O terceiro dia no porão chegou e com ele uma preocupação terrível: o que oito pessoas iam comer e beber? Quando entramos aos trancos e barrancos no porão havia lá dois pacotes de biscoito, algumas garrafinhas de achocolatado e uma garrafa de agua. Essas coisas estavam lá apenas porque não queria ter que subir toda hora. Eu estava curtindo uma tristeza horrível porque Elaine havia me deixado quando tudo começou. O chocolate liquido, os biscoitos e a garrafa de água foram consumidos rapidamente. Agora contemplávamos a fome.

- Eu estou morrendo de fome, gente! Tem quase dois dias que não como nada. O que nós vamos fazer? – Alex falava isso e olhava para o policial.

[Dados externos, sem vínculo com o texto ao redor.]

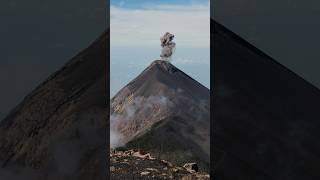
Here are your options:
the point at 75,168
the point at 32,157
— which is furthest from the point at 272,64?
the point at 32,157

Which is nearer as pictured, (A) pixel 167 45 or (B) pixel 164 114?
(A) pixel 167 45

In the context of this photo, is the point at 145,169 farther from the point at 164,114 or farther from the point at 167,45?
the point at 167,45

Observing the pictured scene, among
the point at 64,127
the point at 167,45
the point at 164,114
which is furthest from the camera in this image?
the point at 164,114

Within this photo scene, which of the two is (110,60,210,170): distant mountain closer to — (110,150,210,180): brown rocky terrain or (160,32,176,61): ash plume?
(160,32,176,61): ash plume

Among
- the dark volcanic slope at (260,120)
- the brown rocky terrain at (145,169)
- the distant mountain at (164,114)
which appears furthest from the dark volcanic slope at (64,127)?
the distant mountain at (164,114)

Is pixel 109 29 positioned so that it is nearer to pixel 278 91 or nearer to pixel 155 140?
pixel 278 91

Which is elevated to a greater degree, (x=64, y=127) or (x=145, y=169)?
(x=64, y=127)

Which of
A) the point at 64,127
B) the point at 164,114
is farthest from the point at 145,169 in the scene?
the point at 164,114
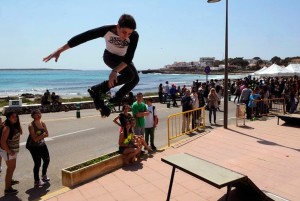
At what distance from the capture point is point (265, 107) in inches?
686

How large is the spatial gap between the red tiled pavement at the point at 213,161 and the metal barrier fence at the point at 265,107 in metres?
4.57

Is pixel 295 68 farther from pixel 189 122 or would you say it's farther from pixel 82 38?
pixel 82 38

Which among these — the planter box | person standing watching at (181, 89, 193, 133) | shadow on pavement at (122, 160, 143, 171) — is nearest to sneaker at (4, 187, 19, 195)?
the planter box

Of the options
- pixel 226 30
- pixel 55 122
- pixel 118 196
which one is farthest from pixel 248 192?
pixel 55 122

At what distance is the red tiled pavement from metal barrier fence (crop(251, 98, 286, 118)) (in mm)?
4565

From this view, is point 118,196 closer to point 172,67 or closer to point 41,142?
point 41,142

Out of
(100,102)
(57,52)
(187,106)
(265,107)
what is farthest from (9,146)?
(265,107)

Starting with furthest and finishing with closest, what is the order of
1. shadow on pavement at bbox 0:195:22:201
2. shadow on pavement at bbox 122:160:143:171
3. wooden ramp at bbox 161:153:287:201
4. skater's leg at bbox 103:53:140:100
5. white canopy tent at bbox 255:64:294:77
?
white canopy tent at bbox 255:64:294:77, shadow on pavement at bbox 122:160:143:171, shadow on pavement at bbox 0:195:22:201, wooden ramp at bbox 161:153:287:201, skater's leg at bbox 103:53:140:100

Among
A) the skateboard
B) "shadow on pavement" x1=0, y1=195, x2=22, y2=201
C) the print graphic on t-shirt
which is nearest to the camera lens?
the print graphic on t-shirt

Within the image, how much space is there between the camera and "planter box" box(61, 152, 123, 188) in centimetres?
720

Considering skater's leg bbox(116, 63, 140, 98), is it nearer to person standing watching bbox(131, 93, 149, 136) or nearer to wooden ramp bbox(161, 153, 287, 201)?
wooden ramp bbox(161, 153, 287, 201)

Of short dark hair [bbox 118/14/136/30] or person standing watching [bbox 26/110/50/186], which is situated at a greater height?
short dark hair [bbox 118/14/136/30]

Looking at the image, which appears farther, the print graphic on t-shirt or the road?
the road

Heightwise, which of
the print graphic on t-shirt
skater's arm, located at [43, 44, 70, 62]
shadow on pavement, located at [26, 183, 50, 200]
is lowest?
shadow on pavement, located at [26, 183, 50, 200]
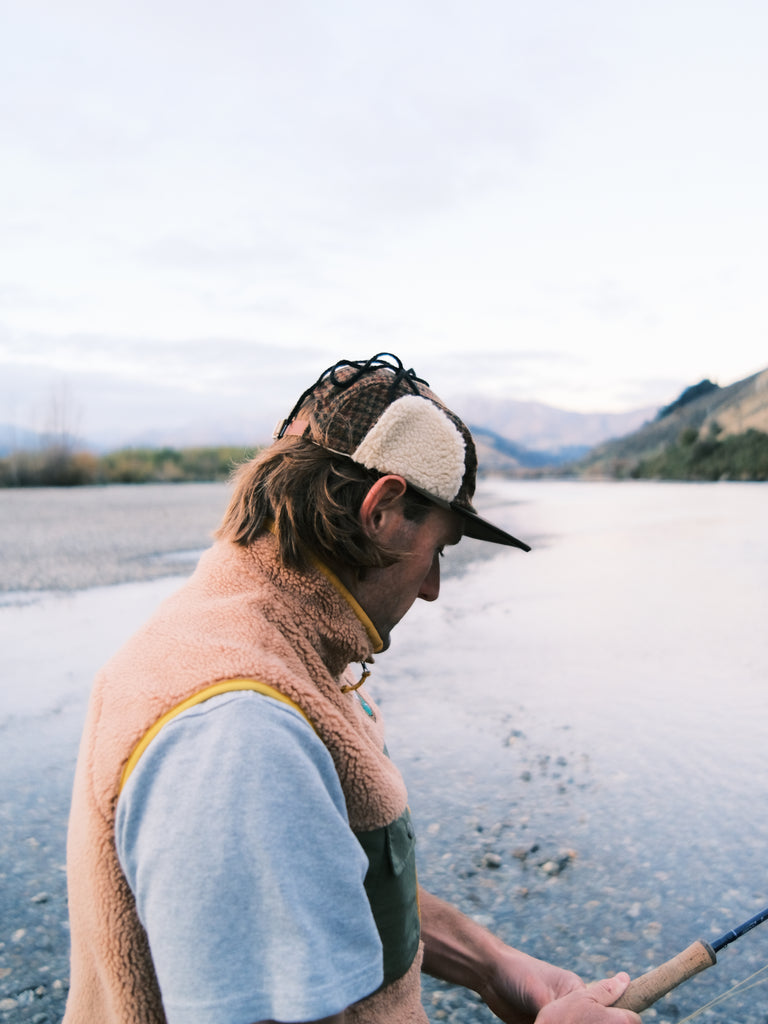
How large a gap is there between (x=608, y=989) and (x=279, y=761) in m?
1.24

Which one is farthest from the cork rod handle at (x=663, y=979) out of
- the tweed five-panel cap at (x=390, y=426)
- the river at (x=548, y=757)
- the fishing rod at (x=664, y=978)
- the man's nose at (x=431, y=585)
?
the tweed five-panel cap at (x=390, y=426)

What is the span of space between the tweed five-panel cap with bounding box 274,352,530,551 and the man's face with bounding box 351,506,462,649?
5cm

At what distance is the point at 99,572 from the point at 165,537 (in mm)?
3981

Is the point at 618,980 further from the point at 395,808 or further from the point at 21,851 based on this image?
the point at 21,851

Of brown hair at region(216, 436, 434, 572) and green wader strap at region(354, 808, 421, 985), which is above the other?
brown hair at region(216, 436, 434, 572)

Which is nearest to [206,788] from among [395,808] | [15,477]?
[395,808]

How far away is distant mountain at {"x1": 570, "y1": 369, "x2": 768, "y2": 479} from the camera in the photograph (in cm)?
5834

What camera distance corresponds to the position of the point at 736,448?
192 feet

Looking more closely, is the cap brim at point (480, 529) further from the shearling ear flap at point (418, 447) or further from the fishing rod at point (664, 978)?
the fishing rod at point (664, 978)

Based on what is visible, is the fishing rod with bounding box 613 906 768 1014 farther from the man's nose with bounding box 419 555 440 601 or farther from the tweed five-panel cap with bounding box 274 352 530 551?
the tweed five-panel cap with bounding box 274 352 530 551

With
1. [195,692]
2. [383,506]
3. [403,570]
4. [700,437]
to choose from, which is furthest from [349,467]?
[700,437]

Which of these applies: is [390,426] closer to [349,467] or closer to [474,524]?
[349,467]

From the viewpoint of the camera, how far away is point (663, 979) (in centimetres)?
177

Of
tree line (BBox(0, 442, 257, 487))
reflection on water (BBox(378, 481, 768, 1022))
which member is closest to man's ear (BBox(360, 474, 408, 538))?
reflection on water (BBox(378, 481, 768, 1022))
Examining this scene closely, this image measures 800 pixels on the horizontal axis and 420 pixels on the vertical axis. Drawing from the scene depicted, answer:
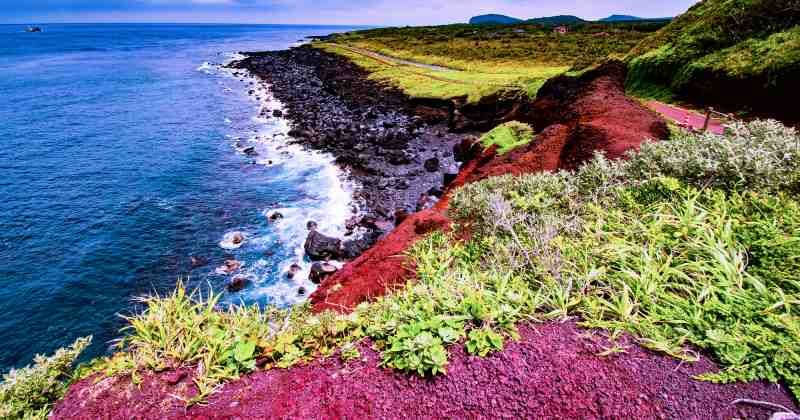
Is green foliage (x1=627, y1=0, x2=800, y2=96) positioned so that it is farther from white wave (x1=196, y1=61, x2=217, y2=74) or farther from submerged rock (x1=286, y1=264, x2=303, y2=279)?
white wave (x1=196, y1=61, x2=217, y2=74)

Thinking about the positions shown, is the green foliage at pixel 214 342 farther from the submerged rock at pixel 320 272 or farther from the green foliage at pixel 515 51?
the green foliage at pixel 515 51

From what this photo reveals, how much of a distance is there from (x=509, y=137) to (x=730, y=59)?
33.7ft

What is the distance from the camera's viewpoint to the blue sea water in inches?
669

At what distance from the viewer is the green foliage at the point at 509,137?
1981 centimetres

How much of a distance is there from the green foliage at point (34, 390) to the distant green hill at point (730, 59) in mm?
22708

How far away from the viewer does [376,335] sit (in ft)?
16.6

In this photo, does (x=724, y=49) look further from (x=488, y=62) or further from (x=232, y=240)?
(x=488, y=62)

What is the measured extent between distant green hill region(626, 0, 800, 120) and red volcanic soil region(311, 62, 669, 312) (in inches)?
91.7

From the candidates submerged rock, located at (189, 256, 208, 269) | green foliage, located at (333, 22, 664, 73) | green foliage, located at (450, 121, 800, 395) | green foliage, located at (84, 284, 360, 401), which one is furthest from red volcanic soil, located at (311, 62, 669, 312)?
green foliage, located at (333, 22, 664, 73)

- Acho que podemos aguentar mais um pouco ... acho extremamente arriscado ir lá fora – Leandro era um homem alto e de voz forte, uma presença física que impunha respeito.

- A gente pode aguentar um dia ou dois, mas e depois? Vamos comer o fígado uns dos outros? Lá em cima minha geladeira e a dispensa estão com bastantes coisas. Acho que deveríamos arriscar subir e pegar algumas coisas.

- Acho muito arriscado. E se a sua casa estiver cheia da nuvem? – Percebia-se o medo ainda muito forte em Isabel.

- Sair e morrer ou ficar e morrer de fome? É uma decisão não muito difícil porque o fim é um só, a morte. Será que não há um meio de vermos como está lá em cima?

- Dona escritora acho que sei como podemos ver lá fora. Mas aviso logo que não vai dar para ver muita coisa. A gente abre um pedacinho da porta do porão e coloca um celular com a câmera ligada por alguns segundos e depois tira rapidamente. Acho que vai dar pra saber se tem alguma coisa de nuvem na casa.

O QUARTO DIA

Quando vimos que não havia nuvem nenhuma em minha casa rapidamente saímos do porão e vedamos todas as janelas e portas. Passamos muita fita adesiva, algodão e panos até termos certeza de que estávamos bem protegidos do que poderia estar lá fora. Ia aumentar o calor também ... e eu nunca comprei ar-condicionado, só tinha ventiladores. Mesmo assim nossa confiança aumentou um pouquinho depois disso.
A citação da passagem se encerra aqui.